We careened back into town through the tumbled pass and fallen palms to the first spot on the map. ATMs. All powered down. No banks were back online in the only block that had any power. Fuck. Ok next. We headed for the gas stations the girl had marked. Blocks and blocks from them we ran into a nasty amount of traffic. Everyone had found out about these 2 places carrying the resource we were all hopelessly tied to and the lines to get to them were immense. Cars were lined up. So too were people with their jerry cans, lined up for blocks. Fuck. Ok, that just left the tourist cards. We headed straight there and of course the trifecta was complete. It’s Mexican Independence day and we were trying to get into a government run establishment. Fuck.

And that was that. We needed a permit which required tourist cards both of which required money which required electricity. We were defeated. Since we didn’t have 400 cash for the vehicle permit, let alone even more for the ferry tickets, not to mention the fines we’re facing from immigration officials for being in this part of the country illegal, we decided our best bet was to spend what money we did have on more beer and at least make the most of the evening. After that day we felt we’d deserved it.

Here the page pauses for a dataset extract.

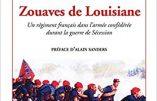 Le 1er Bataillon de Zouaves de Louisiane, un régiment français dans l'armée confédérée durant la guerre de Sécession (Lieutenant-colonel Eric Vieux de Morzadec)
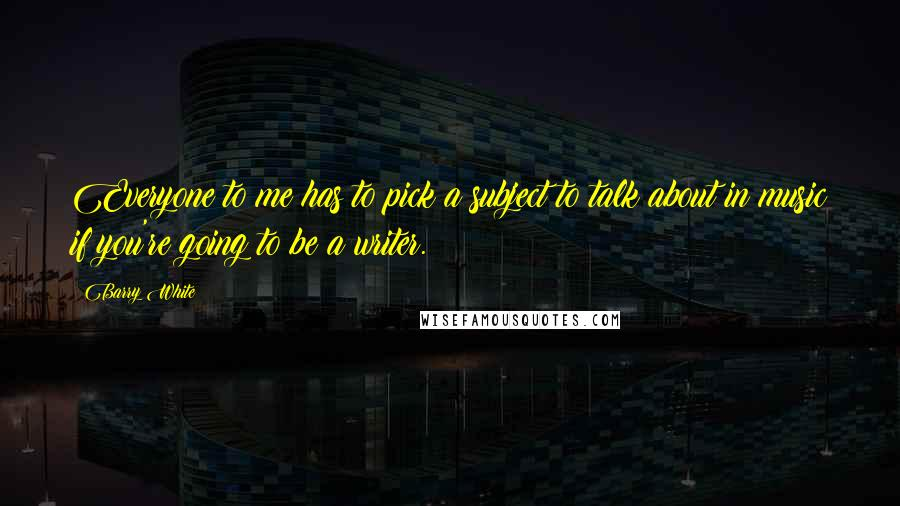 Barry White quotes: Everyone to me has to pick a subject to talk about in music if you're going to be a writer.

On the way to the only convenience store with power in the entire city we came across a hostel that seemed to have electricity as well. We stopped in to investigate and ended up getting a room from a sweet lady named Eva. “We have air conditioning” she boasted. We were sticky, and we were in. Also in the hostel were 4 fun loving Australians (one played guitar fabulously), a knock out French girl named Sandy, and a handful of others passing in and out. We had nothing to do but wait til tomorrow so we grabbed some problem solving supplies and got comfortable.